TEMPO.CO, Malang - Juru bicara Ansharul Khilafah, Muhammad Romly, merasa akan menjadi sasaran penangkapan berikutnya setelah Detasemen Khusus Antiteror 88 menangkap tiga pria terduga anggota kelompok radikal Negara Islam Irak dan Suriah (ISIS) di Kota Malang, Jawa Timur. “Kenapa penangkapannya begitu sporadis? Kemarin di Tangerang Selatan (Tuah Febriwansyah bin Arif Hasruddin alias Fachri), sekarang di Kasin, Karangbesuki, dan Bumiayu. Nanti lama-lama bisa ke Jetis,” kata Romly membuka percakapan dengan Tempo pada Kamis sore, 26 Maret 2015.

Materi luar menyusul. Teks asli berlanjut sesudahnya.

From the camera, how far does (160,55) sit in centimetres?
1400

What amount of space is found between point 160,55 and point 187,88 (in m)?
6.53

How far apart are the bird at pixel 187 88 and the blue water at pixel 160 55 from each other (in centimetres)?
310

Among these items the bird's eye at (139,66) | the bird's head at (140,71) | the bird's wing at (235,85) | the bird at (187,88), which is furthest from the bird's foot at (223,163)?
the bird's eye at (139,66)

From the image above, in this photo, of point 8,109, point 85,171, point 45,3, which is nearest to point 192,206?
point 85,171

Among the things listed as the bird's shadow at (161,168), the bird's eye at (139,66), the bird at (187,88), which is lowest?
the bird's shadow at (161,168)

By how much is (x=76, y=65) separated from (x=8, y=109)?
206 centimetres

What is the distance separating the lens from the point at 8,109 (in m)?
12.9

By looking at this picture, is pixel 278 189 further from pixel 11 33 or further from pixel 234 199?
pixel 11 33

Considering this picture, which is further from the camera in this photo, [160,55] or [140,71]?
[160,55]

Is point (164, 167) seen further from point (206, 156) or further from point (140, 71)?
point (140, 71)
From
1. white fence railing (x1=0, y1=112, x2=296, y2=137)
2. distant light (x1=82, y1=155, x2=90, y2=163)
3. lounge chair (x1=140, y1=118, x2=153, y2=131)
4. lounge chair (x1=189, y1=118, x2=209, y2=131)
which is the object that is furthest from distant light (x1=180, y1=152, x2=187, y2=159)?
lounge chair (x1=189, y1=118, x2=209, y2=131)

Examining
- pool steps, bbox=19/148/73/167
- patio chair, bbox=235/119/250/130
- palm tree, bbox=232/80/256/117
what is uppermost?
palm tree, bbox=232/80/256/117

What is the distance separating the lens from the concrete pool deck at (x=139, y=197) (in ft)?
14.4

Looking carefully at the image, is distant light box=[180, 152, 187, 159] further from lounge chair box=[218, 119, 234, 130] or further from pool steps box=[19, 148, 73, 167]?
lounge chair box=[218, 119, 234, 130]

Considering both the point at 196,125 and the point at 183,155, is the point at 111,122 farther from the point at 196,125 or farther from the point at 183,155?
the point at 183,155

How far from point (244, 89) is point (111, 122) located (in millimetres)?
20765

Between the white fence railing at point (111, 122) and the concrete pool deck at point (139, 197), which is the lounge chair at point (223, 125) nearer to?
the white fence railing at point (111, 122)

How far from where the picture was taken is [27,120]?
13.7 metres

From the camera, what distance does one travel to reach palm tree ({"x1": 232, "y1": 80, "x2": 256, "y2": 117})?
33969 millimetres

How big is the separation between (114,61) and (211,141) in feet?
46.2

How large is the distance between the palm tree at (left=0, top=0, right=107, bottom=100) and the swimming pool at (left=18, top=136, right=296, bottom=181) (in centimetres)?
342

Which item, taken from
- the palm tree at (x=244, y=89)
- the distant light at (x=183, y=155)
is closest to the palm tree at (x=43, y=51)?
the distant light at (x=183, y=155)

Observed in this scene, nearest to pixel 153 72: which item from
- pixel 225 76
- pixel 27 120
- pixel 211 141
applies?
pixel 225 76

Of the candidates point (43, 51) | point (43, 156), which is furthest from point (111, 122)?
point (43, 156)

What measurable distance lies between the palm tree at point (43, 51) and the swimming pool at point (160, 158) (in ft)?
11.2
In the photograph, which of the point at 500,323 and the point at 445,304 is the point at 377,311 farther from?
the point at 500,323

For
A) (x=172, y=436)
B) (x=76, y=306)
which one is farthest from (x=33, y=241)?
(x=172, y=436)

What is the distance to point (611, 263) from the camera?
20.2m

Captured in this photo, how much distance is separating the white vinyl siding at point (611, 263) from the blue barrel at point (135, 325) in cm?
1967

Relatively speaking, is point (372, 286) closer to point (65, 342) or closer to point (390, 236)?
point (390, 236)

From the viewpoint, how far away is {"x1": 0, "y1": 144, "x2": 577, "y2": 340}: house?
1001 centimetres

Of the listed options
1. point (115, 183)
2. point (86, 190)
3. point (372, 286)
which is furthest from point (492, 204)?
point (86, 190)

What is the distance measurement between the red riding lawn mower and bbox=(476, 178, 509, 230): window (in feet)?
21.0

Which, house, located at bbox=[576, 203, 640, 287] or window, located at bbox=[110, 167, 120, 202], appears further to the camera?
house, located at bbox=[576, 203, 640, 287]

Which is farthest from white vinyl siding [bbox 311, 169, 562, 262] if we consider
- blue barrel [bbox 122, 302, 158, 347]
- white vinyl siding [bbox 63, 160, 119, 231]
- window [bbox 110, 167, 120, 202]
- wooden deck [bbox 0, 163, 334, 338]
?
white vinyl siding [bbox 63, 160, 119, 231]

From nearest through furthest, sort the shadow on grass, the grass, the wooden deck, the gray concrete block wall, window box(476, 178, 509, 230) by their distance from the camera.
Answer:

Romly ditemui di rumahnya di Desa Jetis, Kecamatan Dau, Kabupaten Malang. Setelah ditanya kenapa ia ngomong begitu, buru-buru pria berusia 42 tahun ini menukas bahwa omongannya hanya celetukan dan guyonan, bukan sebuah ekspresi kecemasan. Namun Romly merasa terus dimata-matai aparat keamanan. Ia pun merasa nomor telepon pribadinya disadap.
Pada Rabu, 25 Maret 2015, tim Densus 88 dibantu personel Kepolisian Daerah Jawa Timur mencokok Abdul Hakim Munabari, Helmi M. Alamuddin, dan Ahmad Junaidi. Mereka ditangkap di tempat terpisah. Hakim ditangkap di Jalan Arif Margono, Kelurahan Kasin, Kecamatan Klojen. Helmi dicokok di depan Taman Mega Mendung, Kelurahan Karangbesuki, Kecamatan Sukun. Sedangkan Ahmad dibekuk di Jalan Kiai Perseh, Kelurahan Bumiayu, Kecamatan Kedungkandang.
“Dulu sudah saya jelaskan kepada aparat kepolisian dan TNI serta pemerintah.” Selama ini, kata Romly, ia hanya dituduh saja. Namun ia tidak terbukti terlibat atau berhubungan dengan mereka. “Kalau kemudian polisi mau menangkap saya, ya wallahu a’lam.”
“Mereka” yang dimaksud pria kelahiran Madiun, 18 Juli 1972, itu adalah kelompok Salim Mubarok Attamimi alias Abu Jandal Al-Yemeni Al-Indunusi. Hakim, Helmi, dan Ahmad ditangkap Densus 88, Rabu kemarin, diduga karena berhubungan dengan Salim.